##### Record excerpts

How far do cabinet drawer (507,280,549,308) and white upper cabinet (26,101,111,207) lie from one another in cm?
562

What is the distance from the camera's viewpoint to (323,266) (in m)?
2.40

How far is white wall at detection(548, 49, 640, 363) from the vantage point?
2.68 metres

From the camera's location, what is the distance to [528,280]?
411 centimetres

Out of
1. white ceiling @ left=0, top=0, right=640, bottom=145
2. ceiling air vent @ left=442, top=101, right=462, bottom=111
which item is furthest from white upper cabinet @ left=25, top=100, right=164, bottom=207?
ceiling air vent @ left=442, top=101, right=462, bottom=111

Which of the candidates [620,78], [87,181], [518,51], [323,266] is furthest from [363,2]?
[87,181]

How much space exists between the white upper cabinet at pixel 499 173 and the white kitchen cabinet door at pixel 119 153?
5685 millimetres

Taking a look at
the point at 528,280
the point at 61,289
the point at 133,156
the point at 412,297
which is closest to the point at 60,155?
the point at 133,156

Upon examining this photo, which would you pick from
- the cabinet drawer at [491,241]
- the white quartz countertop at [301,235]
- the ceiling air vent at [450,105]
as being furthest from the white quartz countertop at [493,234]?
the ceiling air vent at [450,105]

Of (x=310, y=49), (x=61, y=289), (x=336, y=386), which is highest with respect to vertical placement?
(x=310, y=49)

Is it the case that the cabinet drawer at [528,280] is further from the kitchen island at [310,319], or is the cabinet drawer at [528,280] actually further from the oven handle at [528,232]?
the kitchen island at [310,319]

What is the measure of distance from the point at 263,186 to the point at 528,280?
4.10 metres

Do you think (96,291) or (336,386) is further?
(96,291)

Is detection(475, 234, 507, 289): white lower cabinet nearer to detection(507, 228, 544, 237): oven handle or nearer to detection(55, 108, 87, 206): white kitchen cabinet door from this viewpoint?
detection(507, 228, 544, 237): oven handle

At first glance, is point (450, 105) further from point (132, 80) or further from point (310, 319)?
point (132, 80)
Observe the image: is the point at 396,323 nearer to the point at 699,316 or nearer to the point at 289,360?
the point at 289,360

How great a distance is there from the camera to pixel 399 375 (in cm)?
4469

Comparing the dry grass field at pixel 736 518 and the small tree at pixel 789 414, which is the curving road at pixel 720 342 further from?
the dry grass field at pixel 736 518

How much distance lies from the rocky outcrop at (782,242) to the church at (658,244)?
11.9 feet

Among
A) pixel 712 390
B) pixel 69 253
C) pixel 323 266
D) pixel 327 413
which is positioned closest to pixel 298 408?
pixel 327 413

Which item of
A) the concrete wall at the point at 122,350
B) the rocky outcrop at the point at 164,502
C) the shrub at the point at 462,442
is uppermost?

##########

:: What the task asks ::
Turn the entries above into a numbered list, leaving out every blank line.

:: Solved problem ::
1. How far do cabinet drawer (507,280,549,308) and white upper cabinet (26,101,111,207) lie from one another in cm?
2. 562
3. What is the distance from the camera's viewpoint to (323,266) (in m)?
4. 2.40
5. How far is white wall at detection(548, 49, 640, 363) from the vantage point?
6. 2.68 metres
7. From the camera's location, what is the distance to [528,280]?
8. 411 centimetres
9. Out of
10. 1. white ceiling @ left=0, top=0, right=640, bottom=145
11. 2. ceiling air vent @ left=442, top=101, right=462, bottom=111
12. which item is furthest from white upper cabinet @ left=25, top=100, right=164, bottom=207?
13. ceiling air vent @ left=442, top=101, right=462, bottom=111
14. Which of the candidates [620,78], [87,181], [518,51], [323,266] is furthest from [363,2]?
15. [87,181]
16. How much space exists between the white upper cabinet at pixel 499 173 and the white kitchen cabinet door at pixel 119 153?
17. 5685 millimetres
18. Taking a look at
19. the point at 528,280
20. the point at 61,289
21. the point at 133,156
22. the point at 412,297
23. which is closest to the point at 60,155?
24. the point at 133,156
25. Upon examining this photo, which would you pick from
26. - the cabinet drawer at [491,241]
27. - the white quartz countertop at [301,235]
28. - the ceiling air vent at [450,105]
29. as being furthest from the white quartz countertop at [493,234]?
30. the ceiling air vent at [450,105]
31. Of (x=310, y=49), (x=61, y=289), (x=336, y=386), which is highest with respect to vertical placement?
32. (x=310, y=49)
33. Is it the case that the cabinet drawer at [528,280] is further from the kitchen island at [310,319], or is the cabinet drawer at [528,280] actually further from the oven handle at [528,232]?
34. the kitchen island at [310,319]
35. What is the measure of distance from the point at 263,186 to the point at 528,280?
36. 4.10 metres
37. Do you think (96,291) or (336,386) is further?
38. (96,291)
39. Is detection(475, 234, 507, 289): white lower cabinet nearer to detection(507, 228, 544, 237): oven handle or nearer to detection(55, 108, 87, 206): white kitchen cabinet door from this viewpoint?
40. detection(507, 228, 544, 237): oven handle
41. At first glance, is point (450, 105) further from point (132, 80) or further from point (310, 319)?
42. point (132, 80)
43. Observe the image: is the point at 396,323 nearer to the point at 699,316 or nearer to the point at 289,360?
44. the point at 289,360
45. How great a distance is there from the camera to pixel 399 375 (in cm)?
46. 4469
47. Comparing the dry grass field at pixel 736 518 and the small tree at pixel 789 414, which is the curving road at pixel 720 342 further from?
48. the dry grass field at pixel 736 518
49. How much distance lies from the rocky outcrop at (782,242) to the church at (658,244)?
50. 11.9 feet
51. Among
52. A) pixel 712 390
53. B) pixel 69 253
54. C) pixel 323 266
55. D) pixel 327 413
56. which is positioned closest to pixel 298 408?
57. pixel 327 413
58. Which item of
59. A) the concrete wall at the point at 122,350
60. B) the rocky outcrop at the point at 164,502
61. C) the shrub at the point at 462,442
62. is uppermost?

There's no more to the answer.